TASK LIST:
a - In the email on Australian poetry, why does the writer call the history of romance about the Bush in Australian literature "very problematic"? Answer in one to three sentences.
b - Carry on the email on Australian poetry from its final sentence, keeping the writer's voice and line of argument.

DOCUMENT EXCERPT start

At 12:24 AM +0200 13/8/02, Maria wrote:
>There is a true need in Australia for debate on the urbane and inwardly
>reflective nature of much contemporary poetry - and, perhaps the
>motivation of poets for looking beyond the Australian landscape - it is
>a debate I am trying to have in my own writing, and I am more and more
>often having to look to the past for inspirational, philosophical or
>truly honest and passionate writing.
I always look to the past, but this seem to dismiss the present
rather comprehensively... surely the urbane nature of much poetry
reflects the fact that Australia is very largely an urban population?
There is a history of romance about the Bush in Australian literature
which has been very problematic, in that it has popularly favoured
Banjo Patterson rather than Barbara Baynton; and this popular Bush
image, if I recall correctly, first happened when the banks crashed
and depression hit urban centres in the 1890s - that is, it was never
an accurate reflection of contemporary Australia, so much as a mirage
which elided actual realities, and served nationalism more than
anything else - it was the stuff of the Red Page of the Bulletin, and
not unconnected with its White Australia banner. Its contemporary
equivalent is the Fosters ads or those ads for four wheel drives,
which pull on the idea that Australians are tough, bluff country
types to sell cars to people who live in Werribee; or John Howard's
sentimental (and dishonest) apotheosis of "battlers".

DOCUMENT EXCERPT end
STORED ROWS start

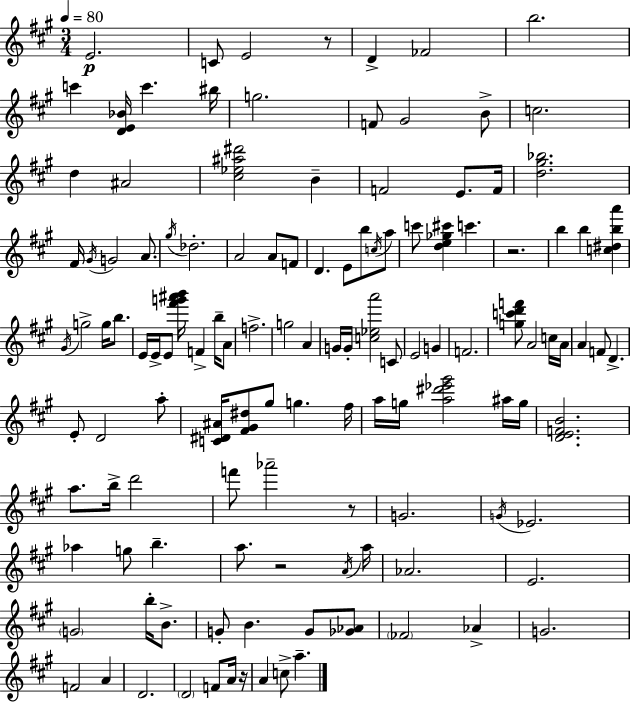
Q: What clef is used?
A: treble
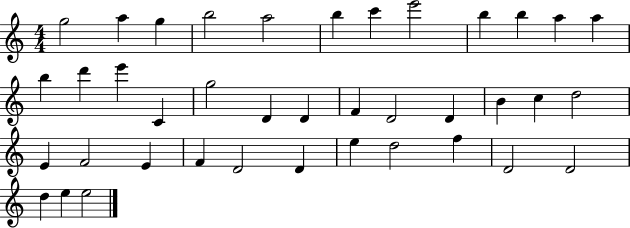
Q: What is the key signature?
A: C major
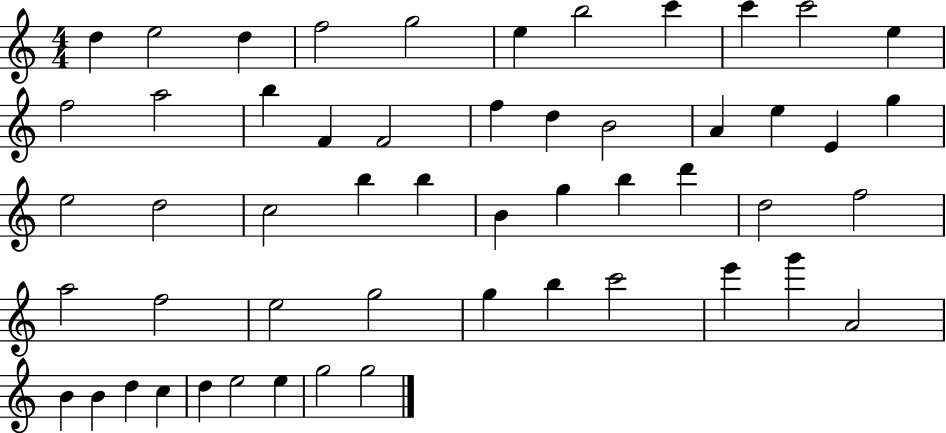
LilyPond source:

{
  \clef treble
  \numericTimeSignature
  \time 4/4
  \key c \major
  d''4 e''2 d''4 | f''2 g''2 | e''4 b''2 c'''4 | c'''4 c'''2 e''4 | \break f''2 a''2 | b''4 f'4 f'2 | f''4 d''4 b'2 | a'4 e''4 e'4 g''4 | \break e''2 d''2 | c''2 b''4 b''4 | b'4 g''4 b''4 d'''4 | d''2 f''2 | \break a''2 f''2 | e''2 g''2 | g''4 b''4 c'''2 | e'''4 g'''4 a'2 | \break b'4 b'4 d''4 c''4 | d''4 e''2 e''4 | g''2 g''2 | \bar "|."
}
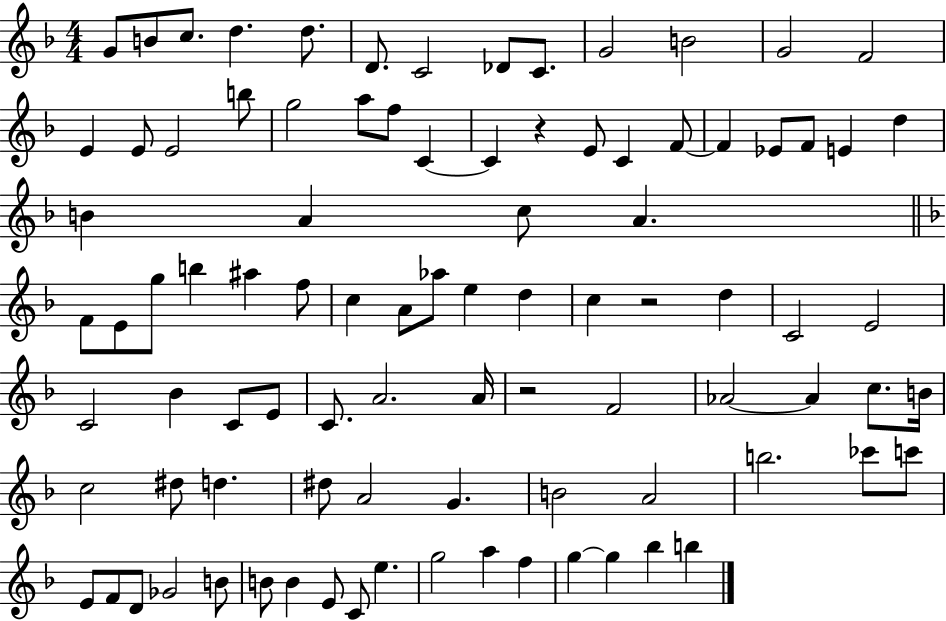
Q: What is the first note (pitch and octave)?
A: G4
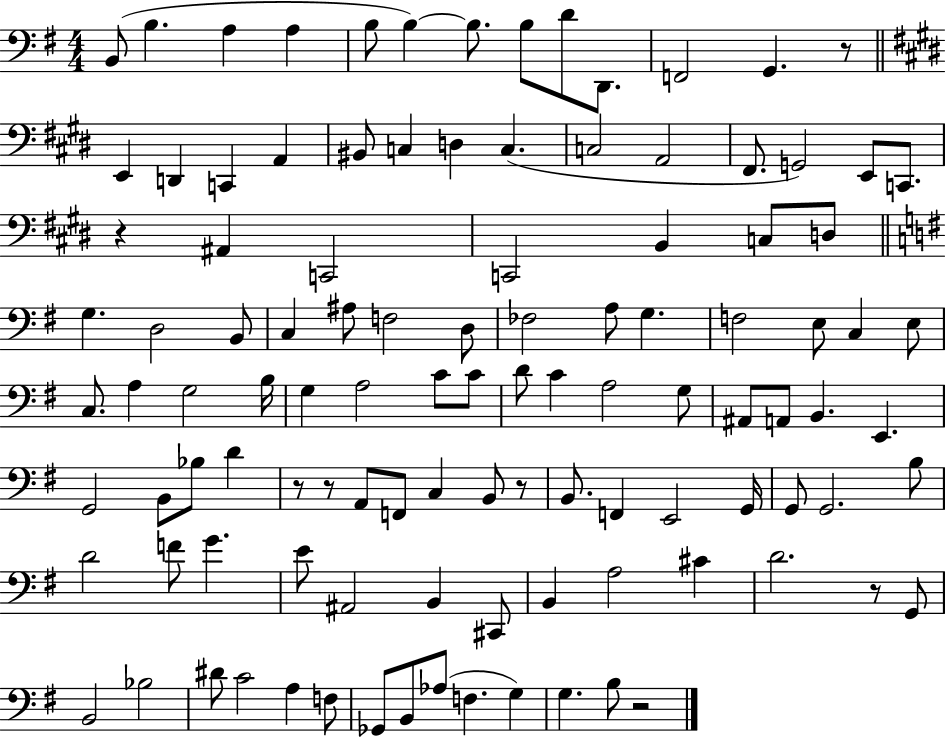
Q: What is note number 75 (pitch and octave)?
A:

STORED ROWS end

IN RESPONSE:
a - The writer calls it problematic because it has popularly favored Banjo Patterson rather than Barbara Baynton.

b -
It seems to me that there is a lively contemporary debate on
Australian landscape in poetry (Kinsella's anti-pastoral, for
example, or Peter Minter's work.) But I immediately wonder if you're
familiar with John Anderson's poetry, which imaginatively enters the
Australian landscape in a way which inherits much from Wordsworth and
Francis Ponge.
What you seem to be picking up on in Boake is a nihilism in the
Australian psyche, assuming that there is such a thing as a national
psyche - a nihilism I've sometimes thought of as a kind of literary
eqivalent of the atavistic European urge to cut down native trees - a
fear of the landscape which is conjured as alien and hostile, and a
bleak human violence. Unacknowledged, it turns into that sentimental
gloss I outline above... That nihilism has always been there, from
Price Warung on, but it isn't very often acknowledged, just as the
violence of our history isn't often acknowledged.
Not sure what you mean by the "expected cringe", but I assure you
that I was brought up in the country and have never attended a
creative writing class in my life. Although I have taught a couple.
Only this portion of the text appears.